-- start of Exercise material --

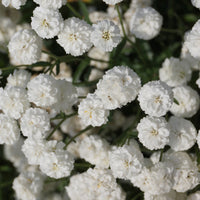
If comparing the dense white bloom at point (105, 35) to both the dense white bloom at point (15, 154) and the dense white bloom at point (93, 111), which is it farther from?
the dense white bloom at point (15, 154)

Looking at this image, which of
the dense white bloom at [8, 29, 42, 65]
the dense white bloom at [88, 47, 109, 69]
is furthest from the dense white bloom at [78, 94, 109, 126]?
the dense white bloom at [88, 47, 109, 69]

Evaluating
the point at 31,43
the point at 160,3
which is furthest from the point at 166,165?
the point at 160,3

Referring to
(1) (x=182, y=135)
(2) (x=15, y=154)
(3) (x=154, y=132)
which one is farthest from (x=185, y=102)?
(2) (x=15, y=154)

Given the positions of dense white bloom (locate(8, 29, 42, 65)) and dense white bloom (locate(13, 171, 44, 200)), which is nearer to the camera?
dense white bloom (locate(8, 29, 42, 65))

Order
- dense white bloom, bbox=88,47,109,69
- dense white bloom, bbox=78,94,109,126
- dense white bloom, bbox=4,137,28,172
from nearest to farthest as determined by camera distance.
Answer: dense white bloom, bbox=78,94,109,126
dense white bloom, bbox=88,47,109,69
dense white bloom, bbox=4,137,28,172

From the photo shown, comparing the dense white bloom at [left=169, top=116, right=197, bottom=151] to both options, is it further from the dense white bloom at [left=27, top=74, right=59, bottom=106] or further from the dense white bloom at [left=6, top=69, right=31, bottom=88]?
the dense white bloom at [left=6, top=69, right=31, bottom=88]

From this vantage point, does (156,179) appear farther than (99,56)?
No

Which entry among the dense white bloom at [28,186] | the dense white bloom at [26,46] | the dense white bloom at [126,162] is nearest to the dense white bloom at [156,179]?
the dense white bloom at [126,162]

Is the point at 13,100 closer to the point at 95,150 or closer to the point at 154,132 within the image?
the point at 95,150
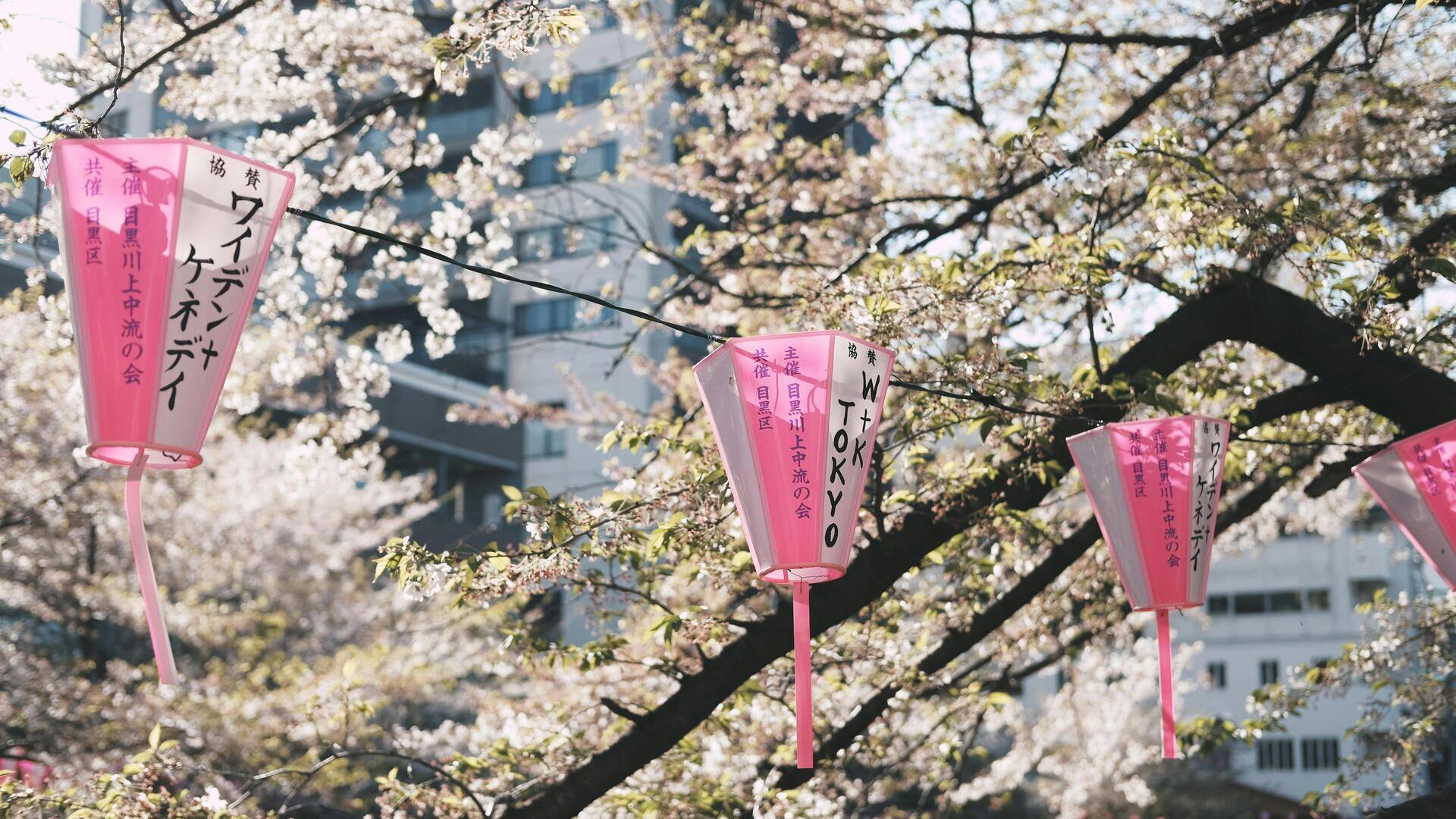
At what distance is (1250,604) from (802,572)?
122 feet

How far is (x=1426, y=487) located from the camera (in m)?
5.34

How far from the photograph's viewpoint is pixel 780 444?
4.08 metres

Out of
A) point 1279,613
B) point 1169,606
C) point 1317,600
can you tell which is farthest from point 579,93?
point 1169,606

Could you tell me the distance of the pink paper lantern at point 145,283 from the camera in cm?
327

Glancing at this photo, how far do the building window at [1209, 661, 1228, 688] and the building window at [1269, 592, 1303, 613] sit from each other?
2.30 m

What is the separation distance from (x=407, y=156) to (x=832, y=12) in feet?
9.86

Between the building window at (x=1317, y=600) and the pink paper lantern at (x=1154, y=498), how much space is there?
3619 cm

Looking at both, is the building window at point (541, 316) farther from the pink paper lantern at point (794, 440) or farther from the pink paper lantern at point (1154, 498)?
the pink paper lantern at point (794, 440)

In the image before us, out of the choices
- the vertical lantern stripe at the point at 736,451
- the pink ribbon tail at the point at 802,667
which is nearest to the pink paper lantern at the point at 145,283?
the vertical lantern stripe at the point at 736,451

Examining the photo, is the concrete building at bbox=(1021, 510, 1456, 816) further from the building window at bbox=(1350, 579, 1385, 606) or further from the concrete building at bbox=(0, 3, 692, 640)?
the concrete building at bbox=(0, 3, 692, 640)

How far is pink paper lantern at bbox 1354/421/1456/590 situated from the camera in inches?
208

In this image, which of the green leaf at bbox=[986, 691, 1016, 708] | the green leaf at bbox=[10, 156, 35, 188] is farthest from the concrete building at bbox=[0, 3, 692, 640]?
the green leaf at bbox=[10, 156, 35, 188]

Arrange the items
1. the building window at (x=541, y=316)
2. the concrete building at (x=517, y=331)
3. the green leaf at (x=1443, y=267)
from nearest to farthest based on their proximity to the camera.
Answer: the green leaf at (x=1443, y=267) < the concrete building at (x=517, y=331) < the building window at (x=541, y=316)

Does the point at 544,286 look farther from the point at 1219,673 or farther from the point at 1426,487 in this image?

-- end of Exercise material --

# Direction
Reproduce every line of the listing above verbatim, leaving out the pictures.

# Solution
If comparing the dense white bloom at point (105, 35) to both the dense white bloom at point (15, 154) and the dense white bloom at point (93, 111), which is it farther from?
the dense white bloom at point (15, 154)

Looking at this image, which of
the dense white bloom at [8, 29, 42, 65]
the dense white bloom at [88, 47, 109, 69]
is furthest from the dense white bloom at [78, 94, 109, 126]?
the dense white bloom at [88, 47, 109, 69]

Evaluating
the point at 31,43
the point at 160,3
which is furthest from the point at 166,165?
the point at 160,3

Referring to
(1) (x=182, y=135)
(2) (x=15, y=154)
(3) (x=154, y=132)
which one is farthest from (x=185, y=102)?
(2) (x=15, y=154)

Given the positions of dense white bloom (locate(8, 29, 42, 65)) and dense white bloom (locate(13, 171, 44, 200)), which is nearer to the camera?
dense white bloom (locate(8, 29, 42, 65))

Order
- dense white bloom, bbox=88,47,109,69
- dense white bloom, bbox=78,94,109,126
- dense white bloom, bbox=4,137,28,172
from nearest to farthest as determined by camera distance.
Answer: dense white bloom, bbox=78,94,109,126
dense white bloom, bbox=88,47,109,69
dense white bloom, bbox=4,137,28,172

From the photo shown, comparing the dense white bloom at [left=169, top=116, right=197, bottom=151] to both options, is it further from the dense white bloom at [left=27, top=74, right=59, bottom=106] or further from the dense white bloom at [left=6, top=69, right=31, bottom=88]?
the dense white bloom at [left=6, top=69, right=31, bottom=88]

From this vantage point, does (156,179) appear farther than (99,56)?
No

Which entry among the dense white bloom at [28,186] | the dense white bloom at [26,46] | the dense white bloom at [126,162] is nearest to the dense white bloom at [156,179]?
the dense white bloom at [126,162]

Is the point at 13,100 closer to the point at 95,150 or closer to the point at 154,132 within the image?
the point at 95,150
At what distance is (1250,604) from (802,572)?
122 feet

How far is (x=1426, y=487) located from the camera (in m)?
5.34

How far from the photograph's viewpoint is pixel 780 444?
4.08 metres

Out of
A) point 1279,613
B) point 1169,606
C) point 1317,600
can you tell which is farthest from point 579,93?
point 1169,606

Could you tell me the distance of the pink paper lantern at point 145,283 from the camera in cm?
327

Glancing at this photo, how far do the building window at [1209, 661, 1228, 688] and the building window at [1269, 592, 1303, 613] sit from each other?
2.30 m

What is the separation distance from (x=407, y=156) to (x=832, y=12) in feet?
9.86

Between the building window at (x=1317, y=600) and the pink paper lantern at (x=1154, y=498), how much space is there?
3619 cm

Looking at both, is the building window at point (541, 316) farther from the pink paper lantern at point (794, 440) or farther from the pink paper lantern at point (1154, 498)?
the pink paper lantern at point (794, 440)

In the image before us, out of the choices
- the vertical lantern stripe at the point at 736,451
- the pink ribbon tail at the point at 802,667
which is nearest to the pink paper lantern at the point at 145,283?
the vertical lantern stripe at the point at 736,451

Examining the photo, is the concrete building at bbox=(1021, 510, 1456, 816) further from the building window at bbox=(1350, 579, 1385, 606) or further from the concrete building at bbox=(0, 3, 692, 640)?
the concrete building at bbox=(0, 3, 692, 640)

How far is pink paper lantern at bbox 1354/421/1456/590 situated from the camera in inches?
208

In this image, which of the green leaf at bbox=[986, 691, 1016, 708] | the green leaf at bbox=[10, 156, 35, 188] is farthest from the concrete building at bbox=[0, 3, 692, 640]?
the green leaf at bbox=[10, 156, 35, 188]

Arrange the items
1. the building window at (x=541, y=316)
2. the concrete building at (x=517, y=331)
3. the green leaf at (x=1443, y=267)
from nearest to farthest based on their proximity to the camera.
Answer: the green leaf at (x=1443, y=267) < the concrete building at (x=517, y=331) < the building window at (x=541, y=316)

Does the point at 544,286 look farther from the point at 1219,673 or farther from the point at 1426,487 in this image?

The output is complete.